This is one Merchant-Ivory movie that I really liked inspite of its slow pace and rough edges. The travails of arranged marriages probably arent like that anymore but the dynamics of these relationships is still quite similar and the movie is interesting because of that. I just wish M-I hadnt brought in their brand of mysticism-of-the-east motif that seems to run through all their movies. In an account of a young couple's adjustment to married life, there was no need for the proto-hippies. Most of their Indian films were peppered with gurus, swamis, people looking for spiritual salvation, etc., and it seems like the eastern mystic and spirituality were de rigueur to make them seem more Indian (or exotic).
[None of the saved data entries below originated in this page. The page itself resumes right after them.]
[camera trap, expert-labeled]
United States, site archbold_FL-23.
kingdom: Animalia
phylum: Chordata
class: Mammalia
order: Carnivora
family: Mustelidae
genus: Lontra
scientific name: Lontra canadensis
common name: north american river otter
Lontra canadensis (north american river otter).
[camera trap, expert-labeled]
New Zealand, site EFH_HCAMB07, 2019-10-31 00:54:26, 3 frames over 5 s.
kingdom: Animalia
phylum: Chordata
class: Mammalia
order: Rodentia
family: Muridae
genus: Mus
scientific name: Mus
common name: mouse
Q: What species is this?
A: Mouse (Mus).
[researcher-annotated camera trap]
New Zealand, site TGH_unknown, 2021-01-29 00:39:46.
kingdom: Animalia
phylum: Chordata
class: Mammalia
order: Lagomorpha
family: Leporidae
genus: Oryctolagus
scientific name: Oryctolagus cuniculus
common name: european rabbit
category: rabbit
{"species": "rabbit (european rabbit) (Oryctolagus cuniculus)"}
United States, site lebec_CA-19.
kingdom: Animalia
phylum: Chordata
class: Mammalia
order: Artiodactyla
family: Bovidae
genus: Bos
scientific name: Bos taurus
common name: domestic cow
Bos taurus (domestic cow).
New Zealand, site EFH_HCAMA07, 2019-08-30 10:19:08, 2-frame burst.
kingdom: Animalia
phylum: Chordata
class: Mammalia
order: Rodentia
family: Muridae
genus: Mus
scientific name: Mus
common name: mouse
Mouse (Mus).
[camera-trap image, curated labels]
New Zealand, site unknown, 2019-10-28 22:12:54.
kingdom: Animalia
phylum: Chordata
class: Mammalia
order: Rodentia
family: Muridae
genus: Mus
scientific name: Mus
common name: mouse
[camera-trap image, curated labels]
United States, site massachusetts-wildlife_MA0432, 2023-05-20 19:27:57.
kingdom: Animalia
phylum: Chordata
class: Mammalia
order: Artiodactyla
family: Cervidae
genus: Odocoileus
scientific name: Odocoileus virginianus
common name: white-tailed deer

As for the exoticization, I think in this particular film they're making fun of it, because all those characters are idiots - underscored by the bombastic and totally typical western classical music playing in the background of their house. But apart from Shakespeare-Wallah, I haven't seen any of their other set-in-India or related-to-India films to comment. What do you think is the purpose of this trend in their films? It seems kind of odd that they'd do that, given that one is Indian and the other seems to be fairly knowledgeable about India, has worked there, etc.?
In general, I think it's entirely possible that MerchIv (hee) are Orientalist more to our eyes than they seemed at the time, but who knows. That might be too lenient an approach.
And then what do we make of (in this case) Indian actors and other crew who participate in an exoticizing project?
As for their films set in other parts of the world, do you feel they do that to those areas? I think one could probably argue that A Room with a View exoticizes Italy, but then again that's pretty much how the book is and the people who go to Italy looking for Art and Truth and Other Things Like That are, to my mind, clearly being affectionately lampooned.
I've never heard of Bhowani Junction - I'll have to see if I can get my hands on it!
Dear god, the brown paint. I'm currently watching Pyar Kiye Jaa in which Indian actors have white paint on their faces. My favorite example of ridiculous face-painting is Khushi, in which Kareena and Fardeen appear in..."Latino face," I guess we'd have to call it. WILL IT EVER STOP?!?
Spygirl - laughing like a loon on loon tablets!